Puddinlegs has good advice. Rich's boat has the mainsheet behind the wheel so that means weight aft is a reality. You can't drive and trim main at the same time. 

Check the SIs - some clubs don't like roll tacking. Get the tack itself right first before you add things like roll tacking.


----------



## puddinlegs (Jul 5, 2006)

If he has a wheel, what would it take to convert it back to a tiller? If I remember correctly, the P30 was a tiller boat originally, no? It'd be well worth the 75$ for the piece of wood for sure, and have the huge benefit of actually being able to 'feel' the boat. 

I feel your pain on the beer cans though Bubble. We went from 2nd in our series and only needed to finish mid pack to have 2nd or 3rd overall. 2 no shows, regular crew out on Vic Maui,weddings out east, etc... Pooch screwed, pups will be for sale shortly.  Ironically, we had 3 bow people on the boat and no regular trimmers. All the bad stuff happened in front of the mast. Oh well. That's why it's best not to get too caught up in weekday racing results. In the end, sailboat racing after work is a luxury and kind of a crap shoot.


----------



## sww914 (Oct 25, 2008)

So you sailed, it was warm, you had beers at the end. It sounds like a success to me!


----------



## SVAuspicious (Oct 31, 2006)

puddinlegs said:


> If he has a wheel, what would it take to convert it back to a tiller?


I misspoke - it is a tiller. I thought tiller and typed wheel. *sigh* It's a dumbo on my part.


----------



## puddinlegs (Jul 5, 2006)

sww914 said:


> So you sailed, it was warm, you had beers at the end. It sounds like a success to me!

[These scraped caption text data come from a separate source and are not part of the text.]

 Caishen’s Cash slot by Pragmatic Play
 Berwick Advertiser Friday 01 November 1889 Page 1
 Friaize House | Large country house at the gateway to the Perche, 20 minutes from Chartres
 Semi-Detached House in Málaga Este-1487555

You'd like to hope it'd be that simple but it's not unfortunately. Speaking only for myself while guessing bubble's in the same boat (pardon the pun), I like to feel that we've at least sailed well and that we aren't our our worst enemy, sunny weather or not. If it was only about being out, there'd be no point in all the effort it takes to prep a boat, get crew together, etc... and I'd just go for an after work cruise... Which we do on other days as well.


----------



## puddinlegs (Jul 5, 2006)

SVAuspicious said:


> Puddinlegs has good advice. Rich's boat has the mainsheet behind the wheel so that means weight aft is a reality. You can't drive and trim main at the same time.
> 
> Check the SIs - some clubs don't like roll tacking. Get the tack itself right first before you add things like roll tacking.

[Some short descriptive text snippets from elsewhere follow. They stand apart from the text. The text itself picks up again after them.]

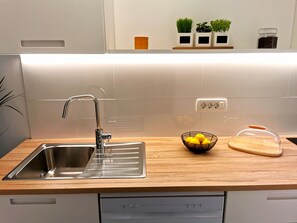 Premium Apartment | Private kitchen
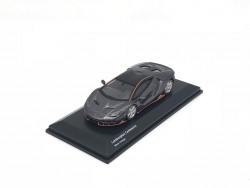 Xe Mô Hình Lamborghini Centenario 1:64 Kyosho ( Đen  )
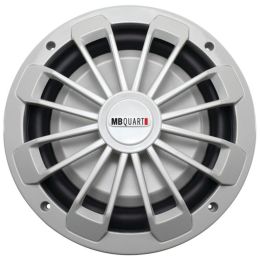 MB Quart(R) NW1-254 Nautic Series 10 600-Watt Shallow Subwoofer (No Illumination)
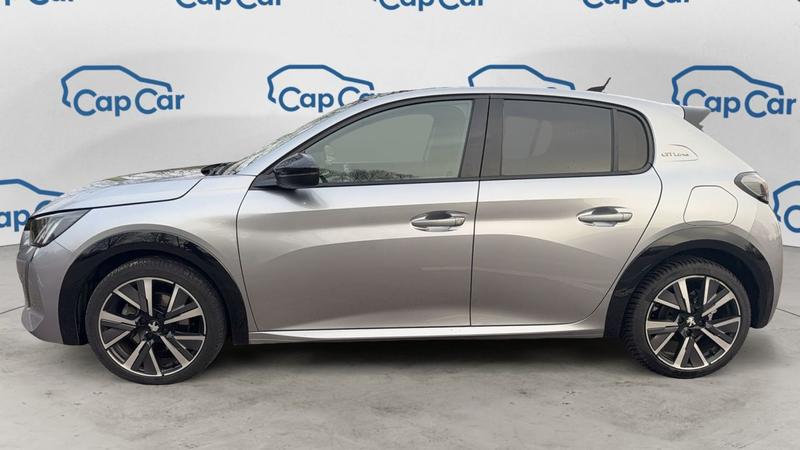 Peugeot 208 1.2 purtech 100 Gt Line - Automatique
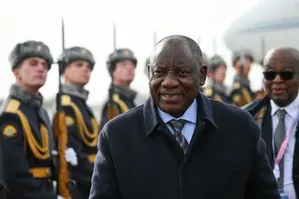 South Africa court halts Ramaphosa impeachment over Phala Phala case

All the more reason for the driver and everyone else to be forward and/or out of the cockpit.  Bubble, on a trivia note, Brian Hutchinson who built the molds for the melges 24 and still coaches and makes go fast parts for them got his start on a P 30. Definitely a great old boat!


----------



## Ajax_MD (Nov 24, 2009)

Ha, that's pretty interesting, Puddin.


----------